Exercise directions | The required output is the line containing "How far are dog's" through the final line of the material below, printed exactly, with no other lines.

────────

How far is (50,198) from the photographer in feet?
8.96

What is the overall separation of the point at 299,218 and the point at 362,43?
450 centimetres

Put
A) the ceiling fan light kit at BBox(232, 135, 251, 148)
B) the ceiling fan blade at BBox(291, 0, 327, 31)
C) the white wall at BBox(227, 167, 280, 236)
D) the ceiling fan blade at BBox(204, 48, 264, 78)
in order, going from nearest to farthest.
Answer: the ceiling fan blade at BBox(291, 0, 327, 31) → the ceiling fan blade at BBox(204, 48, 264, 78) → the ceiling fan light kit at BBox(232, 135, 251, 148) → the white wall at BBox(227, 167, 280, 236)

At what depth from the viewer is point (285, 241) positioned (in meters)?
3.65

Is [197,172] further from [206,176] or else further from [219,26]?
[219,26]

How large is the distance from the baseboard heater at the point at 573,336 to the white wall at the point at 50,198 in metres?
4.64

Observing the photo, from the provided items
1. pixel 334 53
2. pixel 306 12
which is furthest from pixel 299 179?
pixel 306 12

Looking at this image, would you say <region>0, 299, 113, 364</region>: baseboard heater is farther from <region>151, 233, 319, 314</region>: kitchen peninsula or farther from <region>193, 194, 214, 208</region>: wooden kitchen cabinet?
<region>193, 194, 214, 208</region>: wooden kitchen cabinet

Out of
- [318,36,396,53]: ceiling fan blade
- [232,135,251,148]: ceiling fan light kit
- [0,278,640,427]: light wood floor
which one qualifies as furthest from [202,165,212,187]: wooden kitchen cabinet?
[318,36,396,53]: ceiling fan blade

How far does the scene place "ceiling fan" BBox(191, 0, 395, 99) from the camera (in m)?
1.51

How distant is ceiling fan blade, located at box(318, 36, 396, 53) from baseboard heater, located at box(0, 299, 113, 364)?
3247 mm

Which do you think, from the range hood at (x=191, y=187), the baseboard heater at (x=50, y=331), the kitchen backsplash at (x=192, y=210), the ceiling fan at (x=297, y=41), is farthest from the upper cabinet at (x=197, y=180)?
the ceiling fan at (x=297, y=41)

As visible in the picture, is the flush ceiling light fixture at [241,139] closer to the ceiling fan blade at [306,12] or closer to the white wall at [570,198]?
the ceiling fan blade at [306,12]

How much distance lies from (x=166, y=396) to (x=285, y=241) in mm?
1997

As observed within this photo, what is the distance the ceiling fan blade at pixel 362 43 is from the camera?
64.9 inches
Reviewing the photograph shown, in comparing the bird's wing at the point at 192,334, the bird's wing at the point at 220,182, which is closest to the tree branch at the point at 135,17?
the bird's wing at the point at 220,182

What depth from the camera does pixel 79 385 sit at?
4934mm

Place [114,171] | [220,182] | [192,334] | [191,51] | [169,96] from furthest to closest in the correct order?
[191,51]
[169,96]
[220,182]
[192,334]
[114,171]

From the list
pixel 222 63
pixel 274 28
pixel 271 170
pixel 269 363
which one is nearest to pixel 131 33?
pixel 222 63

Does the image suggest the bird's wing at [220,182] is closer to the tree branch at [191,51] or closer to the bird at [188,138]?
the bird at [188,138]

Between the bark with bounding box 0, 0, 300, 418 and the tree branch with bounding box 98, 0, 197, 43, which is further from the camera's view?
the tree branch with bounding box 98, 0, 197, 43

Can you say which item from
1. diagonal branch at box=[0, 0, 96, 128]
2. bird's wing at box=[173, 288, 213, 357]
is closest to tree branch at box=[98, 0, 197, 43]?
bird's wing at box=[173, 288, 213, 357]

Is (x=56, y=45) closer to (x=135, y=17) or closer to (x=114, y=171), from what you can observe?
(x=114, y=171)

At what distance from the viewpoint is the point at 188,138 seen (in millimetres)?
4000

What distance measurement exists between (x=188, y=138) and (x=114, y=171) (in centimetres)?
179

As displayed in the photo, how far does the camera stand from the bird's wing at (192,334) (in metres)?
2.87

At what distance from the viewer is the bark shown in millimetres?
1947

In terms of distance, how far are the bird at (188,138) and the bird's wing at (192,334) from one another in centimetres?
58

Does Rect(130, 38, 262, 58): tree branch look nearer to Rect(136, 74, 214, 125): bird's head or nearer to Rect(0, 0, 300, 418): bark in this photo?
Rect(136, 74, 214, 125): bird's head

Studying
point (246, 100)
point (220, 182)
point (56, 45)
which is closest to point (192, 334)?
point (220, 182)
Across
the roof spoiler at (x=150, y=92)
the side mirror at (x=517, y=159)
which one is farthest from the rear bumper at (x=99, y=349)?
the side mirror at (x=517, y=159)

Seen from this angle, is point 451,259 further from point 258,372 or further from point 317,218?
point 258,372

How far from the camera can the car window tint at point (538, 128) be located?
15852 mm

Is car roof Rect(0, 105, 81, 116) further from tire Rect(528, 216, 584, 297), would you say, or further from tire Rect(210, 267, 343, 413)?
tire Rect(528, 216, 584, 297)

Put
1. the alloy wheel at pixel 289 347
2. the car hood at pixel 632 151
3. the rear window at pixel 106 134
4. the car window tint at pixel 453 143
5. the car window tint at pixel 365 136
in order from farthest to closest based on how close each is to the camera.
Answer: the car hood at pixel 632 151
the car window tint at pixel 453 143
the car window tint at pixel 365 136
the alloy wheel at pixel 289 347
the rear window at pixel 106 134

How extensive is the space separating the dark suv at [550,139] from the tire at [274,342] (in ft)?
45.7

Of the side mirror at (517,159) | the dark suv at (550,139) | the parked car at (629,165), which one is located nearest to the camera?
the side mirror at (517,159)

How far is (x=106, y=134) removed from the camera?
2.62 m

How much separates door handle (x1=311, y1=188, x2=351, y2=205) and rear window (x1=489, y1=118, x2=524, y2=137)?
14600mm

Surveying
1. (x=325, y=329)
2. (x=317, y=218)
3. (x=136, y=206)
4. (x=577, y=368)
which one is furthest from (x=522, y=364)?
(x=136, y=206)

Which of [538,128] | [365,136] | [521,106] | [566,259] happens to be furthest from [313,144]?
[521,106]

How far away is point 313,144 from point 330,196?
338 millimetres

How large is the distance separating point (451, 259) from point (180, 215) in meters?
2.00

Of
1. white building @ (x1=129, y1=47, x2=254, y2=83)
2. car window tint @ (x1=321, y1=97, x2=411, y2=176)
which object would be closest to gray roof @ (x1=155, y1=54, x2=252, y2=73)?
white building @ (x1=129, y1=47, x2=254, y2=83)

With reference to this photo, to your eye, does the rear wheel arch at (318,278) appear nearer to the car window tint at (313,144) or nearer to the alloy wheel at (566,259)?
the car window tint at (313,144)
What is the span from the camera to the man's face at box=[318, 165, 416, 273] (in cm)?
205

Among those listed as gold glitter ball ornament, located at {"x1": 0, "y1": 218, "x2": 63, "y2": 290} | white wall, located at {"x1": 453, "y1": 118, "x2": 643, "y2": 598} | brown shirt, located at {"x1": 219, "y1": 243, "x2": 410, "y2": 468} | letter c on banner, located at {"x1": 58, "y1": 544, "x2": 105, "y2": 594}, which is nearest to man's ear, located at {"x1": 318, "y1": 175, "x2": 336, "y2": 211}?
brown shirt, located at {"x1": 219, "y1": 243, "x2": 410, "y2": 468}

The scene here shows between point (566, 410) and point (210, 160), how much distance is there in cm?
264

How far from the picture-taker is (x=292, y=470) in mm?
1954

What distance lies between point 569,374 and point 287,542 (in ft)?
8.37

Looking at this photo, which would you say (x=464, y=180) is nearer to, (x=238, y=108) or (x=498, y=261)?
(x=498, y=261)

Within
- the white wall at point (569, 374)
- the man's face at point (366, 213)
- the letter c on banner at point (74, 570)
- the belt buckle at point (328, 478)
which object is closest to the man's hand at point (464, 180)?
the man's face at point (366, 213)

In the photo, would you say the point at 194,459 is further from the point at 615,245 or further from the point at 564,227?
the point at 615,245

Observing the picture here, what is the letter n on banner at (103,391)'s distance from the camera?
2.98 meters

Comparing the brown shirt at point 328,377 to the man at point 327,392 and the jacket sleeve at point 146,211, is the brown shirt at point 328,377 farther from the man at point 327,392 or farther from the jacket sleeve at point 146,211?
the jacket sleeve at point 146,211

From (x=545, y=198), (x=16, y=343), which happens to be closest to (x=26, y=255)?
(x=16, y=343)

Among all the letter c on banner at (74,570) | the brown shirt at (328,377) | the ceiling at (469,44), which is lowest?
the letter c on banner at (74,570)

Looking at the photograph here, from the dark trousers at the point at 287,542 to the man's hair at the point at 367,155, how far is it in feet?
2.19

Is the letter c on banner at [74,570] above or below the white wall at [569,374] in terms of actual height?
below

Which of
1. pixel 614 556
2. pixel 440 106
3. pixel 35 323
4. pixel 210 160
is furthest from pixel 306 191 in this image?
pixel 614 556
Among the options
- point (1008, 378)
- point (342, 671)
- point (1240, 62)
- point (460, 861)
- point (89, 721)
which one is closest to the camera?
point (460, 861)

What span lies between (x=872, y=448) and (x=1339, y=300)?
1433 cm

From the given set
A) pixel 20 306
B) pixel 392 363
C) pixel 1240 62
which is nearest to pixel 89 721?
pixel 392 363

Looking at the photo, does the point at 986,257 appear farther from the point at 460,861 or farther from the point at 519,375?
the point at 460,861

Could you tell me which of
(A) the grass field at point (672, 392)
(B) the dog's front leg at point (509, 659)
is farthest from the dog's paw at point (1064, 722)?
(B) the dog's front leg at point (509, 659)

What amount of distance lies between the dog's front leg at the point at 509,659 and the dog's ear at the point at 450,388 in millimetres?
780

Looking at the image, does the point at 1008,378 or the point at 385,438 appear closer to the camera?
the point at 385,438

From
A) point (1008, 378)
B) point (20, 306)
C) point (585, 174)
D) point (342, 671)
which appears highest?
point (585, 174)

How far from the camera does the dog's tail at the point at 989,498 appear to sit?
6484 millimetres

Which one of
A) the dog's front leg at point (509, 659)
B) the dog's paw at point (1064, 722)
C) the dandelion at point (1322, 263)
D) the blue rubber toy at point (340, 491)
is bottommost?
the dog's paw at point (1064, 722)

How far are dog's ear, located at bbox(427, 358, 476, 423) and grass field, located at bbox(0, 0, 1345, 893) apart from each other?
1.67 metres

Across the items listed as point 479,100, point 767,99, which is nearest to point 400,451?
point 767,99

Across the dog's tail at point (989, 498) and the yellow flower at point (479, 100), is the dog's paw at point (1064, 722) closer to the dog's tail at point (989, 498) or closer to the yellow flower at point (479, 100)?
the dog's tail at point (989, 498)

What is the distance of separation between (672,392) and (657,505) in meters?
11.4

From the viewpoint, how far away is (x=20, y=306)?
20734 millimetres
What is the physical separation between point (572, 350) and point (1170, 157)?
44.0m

────────

Final result |
How far are dog's ear, located at bbox(427, 358, 476, 423) and grass field, located at bbox(0, 0, 1345, 893) apart from each other?
1.67 metres

Across the items listed as point 479,100, point 767,99, which is nearest to point 400,451?
point 767,99

Across the dog's tail at point (989, 498) and the yellow flower at point (479, 100), is the dog's paw at point (1064, 722) closer to the dog's tail at point (989, 498) or closer to the yellow flower at point (479, 100)?
the dog's tail at point (989, 498)

What is the distance of separation between (672,392) and (657,505) in meters?
11.4

From the viewpoint, how far away is (x=20, y=306)?
20734 millimetres
What is the physical separation between point (572, 350) and point (1170, 157)?
44.0m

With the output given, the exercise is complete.